More Saskatchewan residents are about to become eligible for their second COVID-19 booster shot.
According to The Canadian Press, Health Minister Paul Merriman announced Monday that everyone 50 and over will be eligible to book an appointment for a fourth dose starting Tuesday. Appointments will be available at pharmacies and clinics.
Currently, only those 70 and over, people 50 and up who live in First Nation communities or in the Northern Service Administration District, and residents of long-term care, special care and personal care homes are eligible for a fourth dose.
Those people can get their second booster only if four months have passed since their first booster. The same time frame will be required under the expanded eligibility.
Severely immunocompromised individuals can get their fourth dose three months after their third shot.
As well, everyone in the province who is 12 and over is eligible to get their first booster shot, provided four months have passed since their second dose.
As of April 16 — the date at which last week’s epidemiological report was complete — 51.7 per cent of Saskatchewan residents aged 18 and up had got at least one booster shot. The week before, that percentage stood at 51.5, suggesting the demand had stagnated.
Between April 10 and April 16, there were 1,469 first booster doses administered in the province, roughly the same as the number (1,438) from the week before.

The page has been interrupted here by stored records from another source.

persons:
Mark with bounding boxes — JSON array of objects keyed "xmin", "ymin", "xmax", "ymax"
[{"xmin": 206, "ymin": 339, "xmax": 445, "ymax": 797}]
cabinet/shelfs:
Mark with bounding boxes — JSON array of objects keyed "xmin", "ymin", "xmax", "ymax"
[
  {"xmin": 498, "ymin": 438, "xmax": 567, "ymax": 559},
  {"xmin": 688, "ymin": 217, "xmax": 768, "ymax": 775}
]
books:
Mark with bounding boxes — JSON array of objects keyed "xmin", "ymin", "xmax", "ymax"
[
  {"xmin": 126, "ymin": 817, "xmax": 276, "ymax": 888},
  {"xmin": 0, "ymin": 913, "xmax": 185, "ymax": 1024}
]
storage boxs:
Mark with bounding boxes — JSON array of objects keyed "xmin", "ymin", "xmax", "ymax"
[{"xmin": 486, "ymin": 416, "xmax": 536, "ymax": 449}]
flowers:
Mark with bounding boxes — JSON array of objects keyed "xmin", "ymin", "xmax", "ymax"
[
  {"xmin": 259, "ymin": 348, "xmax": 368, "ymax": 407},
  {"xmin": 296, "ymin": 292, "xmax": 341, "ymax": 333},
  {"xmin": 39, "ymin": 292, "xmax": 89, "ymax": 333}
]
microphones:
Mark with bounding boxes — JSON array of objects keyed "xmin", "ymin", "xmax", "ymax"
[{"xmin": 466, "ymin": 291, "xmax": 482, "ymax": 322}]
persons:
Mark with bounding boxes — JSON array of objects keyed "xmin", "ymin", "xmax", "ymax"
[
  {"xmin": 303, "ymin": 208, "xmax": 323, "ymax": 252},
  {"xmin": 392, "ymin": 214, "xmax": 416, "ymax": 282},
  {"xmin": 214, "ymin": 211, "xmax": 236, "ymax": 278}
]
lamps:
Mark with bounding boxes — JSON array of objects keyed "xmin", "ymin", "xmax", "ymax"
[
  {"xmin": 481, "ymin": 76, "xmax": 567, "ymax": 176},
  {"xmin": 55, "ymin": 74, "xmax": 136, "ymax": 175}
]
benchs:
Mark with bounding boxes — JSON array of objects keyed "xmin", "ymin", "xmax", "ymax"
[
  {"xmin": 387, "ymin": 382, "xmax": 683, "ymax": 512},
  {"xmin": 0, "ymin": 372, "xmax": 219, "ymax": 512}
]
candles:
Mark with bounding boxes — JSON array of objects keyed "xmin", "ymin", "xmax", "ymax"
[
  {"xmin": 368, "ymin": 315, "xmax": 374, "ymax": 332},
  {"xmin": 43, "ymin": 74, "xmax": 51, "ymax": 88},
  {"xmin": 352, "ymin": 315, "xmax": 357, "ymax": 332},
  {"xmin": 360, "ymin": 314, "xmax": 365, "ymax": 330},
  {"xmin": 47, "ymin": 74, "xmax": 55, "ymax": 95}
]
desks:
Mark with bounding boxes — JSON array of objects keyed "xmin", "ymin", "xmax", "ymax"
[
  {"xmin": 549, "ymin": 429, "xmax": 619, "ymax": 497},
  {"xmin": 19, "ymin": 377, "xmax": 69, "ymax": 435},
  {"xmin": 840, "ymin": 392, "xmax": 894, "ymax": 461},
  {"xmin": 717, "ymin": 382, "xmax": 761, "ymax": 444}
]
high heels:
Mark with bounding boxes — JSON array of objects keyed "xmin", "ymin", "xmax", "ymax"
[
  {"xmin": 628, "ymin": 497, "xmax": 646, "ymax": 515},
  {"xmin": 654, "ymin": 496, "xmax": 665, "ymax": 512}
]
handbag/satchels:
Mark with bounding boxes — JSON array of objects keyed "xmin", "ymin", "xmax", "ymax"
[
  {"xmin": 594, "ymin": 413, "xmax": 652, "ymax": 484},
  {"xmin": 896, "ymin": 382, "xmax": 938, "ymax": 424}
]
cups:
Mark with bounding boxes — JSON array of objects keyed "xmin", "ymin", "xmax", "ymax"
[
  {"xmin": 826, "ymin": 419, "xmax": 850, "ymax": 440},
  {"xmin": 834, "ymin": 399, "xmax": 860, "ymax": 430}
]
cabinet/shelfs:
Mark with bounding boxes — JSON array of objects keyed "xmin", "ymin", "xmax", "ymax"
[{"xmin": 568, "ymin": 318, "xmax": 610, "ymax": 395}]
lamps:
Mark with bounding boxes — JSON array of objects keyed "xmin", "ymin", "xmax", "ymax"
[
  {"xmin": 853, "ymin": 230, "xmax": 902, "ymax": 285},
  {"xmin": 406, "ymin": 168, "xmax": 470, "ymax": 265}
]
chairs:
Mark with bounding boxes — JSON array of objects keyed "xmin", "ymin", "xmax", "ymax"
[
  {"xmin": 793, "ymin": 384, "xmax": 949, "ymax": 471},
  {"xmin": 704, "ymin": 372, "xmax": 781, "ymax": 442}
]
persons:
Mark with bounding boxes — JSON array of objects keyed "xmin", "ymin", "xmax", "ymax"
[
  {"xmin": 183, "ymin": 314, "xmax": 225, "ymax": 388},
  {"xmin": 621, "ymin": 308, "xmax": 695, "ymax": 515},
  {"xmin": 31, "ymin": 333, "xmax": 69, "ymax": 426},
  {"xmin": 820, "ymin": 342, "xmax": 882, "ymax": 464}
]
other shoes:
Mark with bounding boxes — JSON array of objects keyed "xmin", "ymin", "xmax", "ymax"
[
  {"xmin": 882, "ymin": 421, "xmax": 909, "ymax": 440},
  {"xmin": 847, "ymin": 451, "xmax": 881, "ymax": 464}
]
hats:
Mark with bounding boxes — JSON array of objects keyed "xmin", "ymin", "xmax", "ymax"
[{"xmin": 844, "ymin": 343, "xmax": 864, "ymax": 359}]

But the number of second boosters given in Saskatchewan rose from 557 in the week of April 3-9 to 8,077 over the following seven days. In total, there were 9,553 booster shots given April 10-16, up from 1,997 the week before.
The province expanded eligibility for second boosters on April 11 to those 70 and over and those 50 and up living in First Nations communities.
According to last week’s COVID update, unvaccinated people are five times more likely to end up in hospital with the virus and seven times more likely to die than those who have had three shots.